Text segment
Kuljit Bhamra is one of the most inspiring and influential people working in the British Asian music scene. Multi talented Kuljit is very much at home either as an artist, producer or composer. He is perhaps best know to the theatre going public for his truly breathtaking performances as on-stage percussionist in Andrew Lloyd Webber’s hit musical Bombay Dreams.
“Born to the Bhangra Beat!” - Daily Telegraph
Kuljit was responsible for spearheading the Bhangra movement composing and producing over 2000 songs to date which in turn helped to launch or enhance the careers of numerous Bhangra and Bollywood stars.

He has worked both independently and collaboratively on film scores including the soundtracks for Bhaji on the Beach & Bend It Like Beckham. He has also been applauded for his stunning drumming work in the film “The Little Princess.”

Alongside his stage and music production work he has made appearances in The Guru, Four Feathers and Wings of a Dove.
“One of the most prolific and dedicated Asian music producers to come out of Britain.” London Asian Guardian

All 19 tracks on “Burning At Melting Point” are collaborative performances with well-known artistes and personalities who have touched Kuljit’s life.

Mike Lindup (Level 42), Barb Jungr, Michael Garrick, John McCoy (Gillan), Nick Beggs (Kajagoogoo), Eduardo Niebla, Henry Thomas (Rock School), Julian Clary, Lol Gellor,
Gary Crosby, Henry Thomas, Martin Lee Stephenson, Stefan Hannigan, Russell Churney
And John McCoy,
“Introducing Bhangra to a non-Asian public …” - The Times

“… has been able to blend both eastern and western music without sacrificing the roots of either.” - Asian Times

About Kuljit Bhamra:

Kuljit Bhamra virtuoso tabla player, composer, producer and pioneer of the UK’s burgeoning East/West music fusion market. His talents and interest in all music genres are evoked in “Burning AT Melting Point” released on his own Keda label, now in its fifteenth year.

Keda Records are a dominant platform for new releases in Bhangra, Hindi Pop, Jazz & R 'n' B, Underground Dance, African Indonesian Fusion, Guyanese and Asian Classical music.

Born in Nairobi, Kenya in 1959. Kuljit contracted polio at the age of two which affected his left leg. His father (studying in England at that time) called his wife and child to his flat in Palmers Green, North London in 1961 and where they lived until 1968 when the family moved to Southall, West London.

Challenge
Carry on the profile of Kuljit Bhamra from its last sentence, about the family's 1968 move to Southall. The rows that follow are taken from a separate source and bear no relation to the Kuljit Bhamra profile.

Stored data
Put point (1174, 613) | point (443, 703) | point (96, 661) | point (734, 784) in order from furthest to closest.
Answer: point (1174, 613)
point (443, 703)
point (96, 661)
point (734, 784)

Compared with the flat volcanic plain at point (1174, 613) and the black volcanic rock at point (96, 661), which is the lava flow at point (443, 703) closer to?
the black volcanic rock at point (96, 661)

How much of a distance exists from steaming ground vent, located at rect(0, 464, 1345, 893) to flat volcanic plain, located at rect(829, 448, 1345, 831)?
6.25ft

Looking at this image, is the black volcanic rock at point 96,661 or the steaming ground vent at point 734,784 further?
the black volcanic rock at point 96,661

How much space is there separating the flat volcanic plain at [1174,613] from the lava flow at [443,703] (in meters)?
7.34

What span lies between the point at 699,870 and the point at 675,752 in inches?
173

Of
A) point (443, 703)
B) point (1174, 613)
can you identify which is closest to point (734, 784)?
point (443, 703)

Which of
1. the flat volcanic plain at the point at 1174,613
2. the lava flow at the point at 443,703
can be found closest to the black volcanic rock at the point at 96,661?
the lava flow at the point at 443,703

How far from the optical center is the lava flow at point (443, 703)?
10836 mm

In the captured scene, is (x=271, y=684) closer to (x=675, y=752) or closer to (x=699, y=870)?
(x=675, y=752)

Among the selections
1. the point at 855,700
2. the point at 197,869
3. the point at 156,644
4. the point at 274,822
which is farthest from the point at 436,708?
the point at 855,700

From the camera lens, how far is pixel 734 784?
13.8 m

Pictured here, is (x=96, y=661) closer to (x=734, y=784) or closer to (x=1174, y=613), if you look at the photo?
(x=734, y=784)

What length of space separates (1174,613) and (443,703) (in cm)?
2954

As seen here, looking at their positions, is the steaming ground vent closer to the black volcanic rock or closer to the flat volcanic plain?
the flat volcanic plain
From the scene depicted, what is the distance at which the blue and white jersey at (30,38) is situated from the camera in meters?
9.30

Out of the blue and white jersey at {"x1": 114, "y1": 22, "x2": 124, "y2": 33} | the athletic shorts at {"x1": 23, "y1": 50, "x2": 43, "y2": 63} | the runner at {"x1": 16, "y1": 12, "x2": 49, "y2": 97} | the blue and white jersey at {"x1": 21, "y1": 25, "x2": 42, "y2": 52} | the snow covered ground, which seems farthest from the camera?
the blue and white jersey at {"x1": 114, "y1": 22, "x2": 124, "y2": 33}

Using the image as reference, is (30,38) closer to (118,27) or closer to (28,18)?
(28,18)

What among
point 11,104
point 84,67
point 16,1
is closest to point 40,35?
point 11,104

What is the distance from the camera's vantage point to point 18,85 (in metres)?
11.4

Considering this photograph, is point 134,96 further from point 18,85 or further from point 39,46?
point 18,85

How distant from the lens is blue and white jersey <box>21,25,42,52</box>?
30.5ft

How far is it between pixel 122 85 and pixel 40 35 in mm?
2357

Result for this task
Kuljit’s mother (Mohinder Kaur), a Punjabi Scholar and graduate of Punjabi/Sikh Literature was also a trained singer and regularly performed in the local Sikh Temples. His father, not as musically adept, struggled to learn to play the tablas (Indian Drums) from his musical brother so that he could accompany his mother on stage, watched with curiosity by the young Kuljit.
His curiosity paid-off to the extent that by the age of six, he was a proficient tablas player and was in demand from local temples to accompany their singers.

Mohinder became a famous singer in England and her family band (Kulit’s two younger brothers playing accordion and mandolin) travelled all over the UK, performing at weddings, birthday parties and religious ceremonies.

By 1976, they were performing at approximately three to five events every weekend in the West Midlands, South East and Scotland. Kuljit recalls, “We were in the process of creating the dance-floor scene for the British Asians which until now had not existed at all.

“Strong demand for recordings of our original songs grew, and although there was no such thing as a UK record industry for local talent, we pressed our first LP in 1978 ourselves and actively distributed it by convincing Indian corner-shops to stock a few on their shelves.

“The dance-floor culture was growing and at almost every performance my mother would request that the chairs and tables be moved to the back of the hall so as to make room for people that wanted to dance.

“Our very first smash-hit song “Gidhian Di Rani (Dancing Queen)” – not to be confused with Abba, became an international hit – and set a milestone in history for being the first hit to be produced outside of India. Dancing at weddings was fast becoming a regular thing.”

Kuljit’s mother recorded her first album for HMV India which was released and distributed worldwide through EMI. Despite her enormous success and rise to fame, Kuljit’s father became concerned that the family’s social status and development was being undermined.

“He strictly imposed the notion that ‘music is just a hobby’ and that my brothers and I must continue further education in University and train to become a doctor or engineer.

“I continued studying at his wish, graduated in Civil Engineering at Middlesex University and eventually landed a job at Richmond Council designing speed humps!”

“I hated my job and would spend all day waiting to go home and continue my lover affair with music.” “I loved listening to Greek, Arabic, Mainstream Pop, Jazz, Classical and of course India’s Film Music (later to be branded ‘Bollywood’).

“I loved Stevie Wonder, Led Zeppelin, Level 42, Billy Holliday, George Benson and the Bee Gees.”

Kuljit was particularly interested in seeing how he could apply western production techniques to Indian music – and in particular, to his own growing repertoire of songs.

“Indian songs sounded shrill to me – and you definitely couldn’t dance to them.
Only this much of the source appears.